Rising carbon emissions and the International Maritime Organisation (IMO) have put immense pressure on ship owners to make ships more efficient. One way to make ships more efficient is to install an energy saving device (ESD). ESDs are designed to perform at vessel’s design speed and design draft. Thus, there is abundant information available on how they perform at the design speed or speeds close to it. However, their performance in part-load conditions remains a question mark. Although these devices are used for ships having a high block coefficient and ships that sail at their design speed or close to it for the most part of their voyage, it is still important to assess their performance in part-load conditions and how they affect the engine operation.

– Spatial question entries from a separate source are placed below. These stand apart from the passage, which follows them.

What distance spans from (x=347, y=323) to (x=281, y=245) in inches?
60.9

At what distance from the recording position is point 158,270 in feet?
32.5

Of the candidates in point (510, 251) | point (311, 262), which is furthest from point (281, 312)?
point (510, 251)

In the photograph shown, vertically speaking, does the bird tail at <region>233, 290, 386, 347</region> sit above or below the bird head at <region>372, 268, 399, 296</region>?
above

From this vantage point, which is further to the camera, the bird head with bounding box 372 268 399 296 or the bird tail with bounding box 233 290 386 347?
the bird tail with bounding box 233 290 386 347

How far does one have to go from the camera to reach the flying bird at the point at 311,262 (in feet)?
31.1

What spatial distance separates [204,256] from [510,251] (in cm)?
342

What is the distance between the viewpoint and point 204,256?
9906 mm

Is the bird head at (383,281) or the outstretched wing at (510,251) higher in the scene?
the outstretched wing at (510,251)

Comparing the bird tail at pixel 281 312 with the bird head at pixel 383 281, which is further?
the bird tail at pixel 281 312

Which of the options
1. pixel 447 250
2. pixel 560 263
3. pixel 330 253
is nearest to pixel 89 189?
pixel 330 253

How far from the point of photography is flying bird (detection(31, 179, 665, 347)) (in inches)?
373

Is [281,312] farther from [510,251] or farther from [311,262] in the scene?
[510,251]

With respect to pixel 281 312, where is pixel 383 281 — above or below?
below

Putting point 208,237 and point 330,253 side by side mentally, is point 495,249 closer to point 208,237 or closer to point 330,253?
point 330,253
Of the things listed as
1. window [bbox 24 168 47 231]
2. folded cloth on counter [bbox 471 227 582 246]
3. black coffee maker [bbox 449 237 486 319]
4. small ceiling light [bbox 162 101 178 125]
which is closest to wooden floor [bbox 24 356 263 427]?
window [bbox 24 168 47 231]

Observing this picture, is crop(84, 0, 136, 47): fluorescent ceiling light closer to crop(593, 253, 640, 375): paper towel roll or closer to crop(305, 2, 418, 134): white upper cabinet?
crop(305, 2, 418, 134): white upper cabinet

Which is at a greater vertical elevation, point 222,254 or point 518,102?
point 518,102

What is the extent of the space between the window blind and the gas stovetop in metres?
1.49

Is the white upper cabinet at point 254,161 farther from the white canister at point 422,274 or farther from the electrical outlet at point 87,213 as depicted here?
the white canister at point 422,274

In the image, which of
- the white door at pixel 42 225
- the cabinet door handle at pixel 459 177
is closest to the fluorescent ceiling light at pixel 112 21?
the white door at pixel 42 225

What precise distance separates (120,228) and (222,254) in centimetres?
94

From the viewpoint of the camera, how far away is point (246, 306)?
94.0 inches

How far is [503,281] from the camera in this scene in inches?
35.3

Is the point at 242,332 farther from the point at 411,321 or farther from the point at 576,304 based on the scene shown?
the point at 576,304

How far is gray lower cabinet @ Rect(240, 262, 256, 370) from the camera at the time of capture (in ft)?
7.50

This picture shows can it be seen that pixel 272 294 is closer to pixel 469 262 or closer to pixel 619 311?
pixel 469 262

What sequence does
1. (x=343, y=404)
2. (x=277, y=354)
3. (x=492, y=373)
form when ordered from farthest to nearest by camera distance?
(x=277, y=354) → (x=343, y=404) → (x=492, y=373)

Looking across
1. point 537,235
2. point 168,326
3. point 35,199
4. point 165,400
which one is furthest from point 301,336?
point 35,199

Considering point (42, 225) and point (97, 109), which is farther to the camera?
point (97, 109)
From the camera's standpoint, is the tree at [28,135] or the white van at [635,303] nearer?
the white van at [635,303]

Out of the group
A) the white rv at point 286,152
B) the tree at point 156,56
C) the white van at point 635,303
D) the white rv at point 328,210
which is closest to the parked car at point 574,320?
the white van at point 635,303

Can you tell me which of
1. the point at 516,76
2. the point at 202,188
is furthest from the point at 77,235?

The purpose of this thesis is to shed some light on the performance of three upstream ESDs on engine operation particularly, in part-load conditions. These three devices are Pre-duct, Pre-swirl stator and Mewis duct. Model tests and CFD self-propulsion simulations are used to assess their performance before implementing them. ESDs have been present since the first half of the 20th century. But despite that, their assumed working principle is still debatable. Performing simulations at all ship speeds is complex and time consuming. Hence, a new approach is proposed in this graduation report wherein a linear approach towards increase/decrease in specific propeller losses, influenced by the ESD, with respect to advance coefficient J is postulated. Advance coefficient is a dimensionless term defined as the ratio of the velocity of advance i.e the speed at which the water passes through the propeller disc, to the product of rotation rate and diameter of the propeller. The influence on losses is case dependent i.e depends on the type of ESD installed. The propeller is associated with three kinds of losses: axial, rotational and frictional losses. ESDs influence one or more of these losses to increase the propulsive efficiency. Therefore, the energy saving effect of these upstream ESDs increases linearly with advance coefficient. This new approach sheds some light on the performance of upstream ESDs i.e devices installed before the propeller, in part load conditions and helps in predicting their performance in low-medium speed range. This postulation is then implemented on a propeller loss diagram to make a simplistic model. This model is then implemented on the engine of a chemical tanker to assess the performance of the ESDs. The effect of these devices on engine operation is discussed and the model yields power savings for all the ESDs at design speed and speeds to close to it. However, it is found that power savings are marginal in part-load conditions even though the gain in propulsive efficiency is more or less the same at all speeds. This raises the question whether power savings in part-load condition even matter. A reduction in Energy Efficiency Design Index (EEDI) is also seen for the three ESDs. It is recommended to further study the postulation that the decrease or increase in losses associated with the propeller, influenced by these ESDs, varies linearly with advance coefficient.